**TASK STATEMENT**. Rewrite the stretch from the line containing "From what is" through the end of the items, substituting "further" for "farther" and leaving everything else unchanged.

Items on scene geometry
<<<<

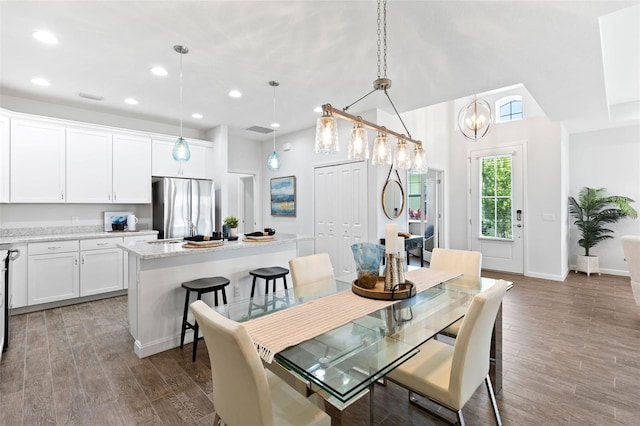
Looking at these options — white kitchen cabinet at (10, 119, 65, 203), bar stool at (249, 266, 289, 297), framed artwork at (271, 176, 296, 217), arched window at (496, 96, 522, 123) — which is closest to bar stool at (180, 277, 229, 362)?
bar stool at (249, 266, 289, 297)

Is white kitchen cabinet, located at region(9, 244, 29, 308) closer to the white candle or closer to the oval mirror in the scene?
the white candle

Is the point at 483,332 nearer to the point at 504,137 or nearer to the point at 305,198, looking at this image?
the point at 305,198

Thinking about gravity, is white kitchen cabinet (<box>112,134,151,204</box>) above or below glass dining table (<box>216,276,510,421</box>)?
above

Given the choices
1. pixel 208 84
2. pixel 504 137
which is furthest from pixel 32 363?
pixel 504 137

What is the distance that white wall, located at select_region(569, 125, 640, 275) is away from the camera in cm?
534

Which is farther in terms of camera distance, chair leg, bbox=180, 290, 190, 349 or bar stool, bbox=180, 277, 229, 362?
chair leg, bbox=180, 290, 190, 349

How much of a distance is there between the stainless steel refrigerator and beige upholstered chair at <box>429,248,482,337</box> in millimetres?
3939

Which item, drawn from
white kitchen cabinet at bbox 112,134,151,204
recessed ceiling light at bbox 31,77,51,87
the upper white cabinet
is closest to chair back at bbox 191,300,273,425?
recessed ceiling light at bbox 31,77,51,87

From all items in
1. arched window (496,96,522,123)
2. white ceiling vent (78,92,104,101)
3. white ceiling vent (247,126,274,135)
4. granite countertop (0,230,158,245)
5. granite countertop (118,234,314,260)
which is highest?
arched window (496,96,522,123)

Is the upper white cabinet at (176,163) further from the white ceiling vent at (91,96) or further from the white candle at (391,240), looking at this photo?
the white candle at (391,240)

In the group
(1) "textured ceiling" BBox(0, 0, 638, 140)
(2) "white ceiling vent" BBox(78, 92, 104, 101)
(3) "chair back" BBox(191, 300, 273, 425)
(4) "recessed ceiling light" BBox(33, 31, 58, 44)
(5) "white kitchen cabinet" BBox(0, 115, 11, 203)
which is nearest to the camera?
(3) "chair back" BBox(191, 300, 273, 425)

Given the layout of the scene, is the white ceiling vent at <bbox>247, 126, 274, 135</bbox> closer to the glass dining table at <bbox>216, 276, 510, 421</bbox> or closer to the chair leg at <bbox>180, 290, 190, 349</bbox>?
the chair leg at <bbox>180, 290, 190, 349</bbox>

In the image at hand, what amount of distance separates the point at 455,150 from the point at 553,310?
12.3ft

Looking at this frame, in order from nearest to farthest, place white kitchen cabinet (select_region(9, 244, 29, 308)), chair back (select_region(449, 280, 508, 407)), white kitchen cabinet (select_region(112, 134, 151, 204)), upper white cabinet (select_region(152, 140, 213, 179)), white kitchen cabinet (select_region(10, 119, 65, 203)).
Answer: chair back (select_region(449, 280, 508, 407)) < white kitchen cabinet (select_region(9, 244, 29, 308)) < white kitchen cabinet (select_region(10, 119, 65, 203)) < white kitchen cabinet (select_region(112, 134, 151, 204)) < upper white cabinet (select_region(152, 140, 213, 179))
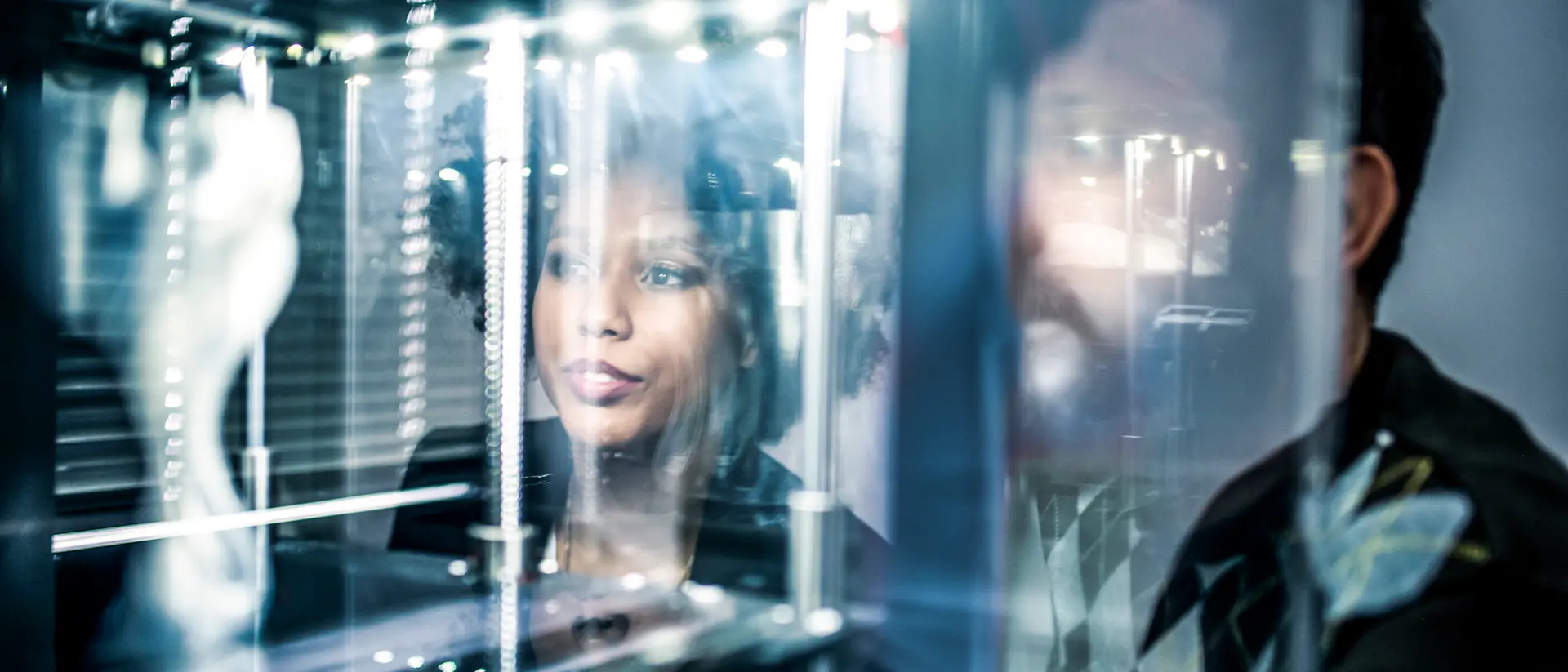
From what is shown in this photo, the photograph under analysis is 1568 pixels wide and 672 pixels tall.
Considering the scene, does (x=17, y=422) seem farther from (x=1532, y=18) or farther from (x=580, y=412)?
(x=1532, y=18)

>>>>

**THE REPLY**.
From what is shown in this photo, the photograph under analysis is 1568 pixels wide and 672 pixels tall.
Considering the scene, does (x=17, y=422) seem further from (x=1532, y=18) or further from (x=580, y=412)?
(x=1532, y=18)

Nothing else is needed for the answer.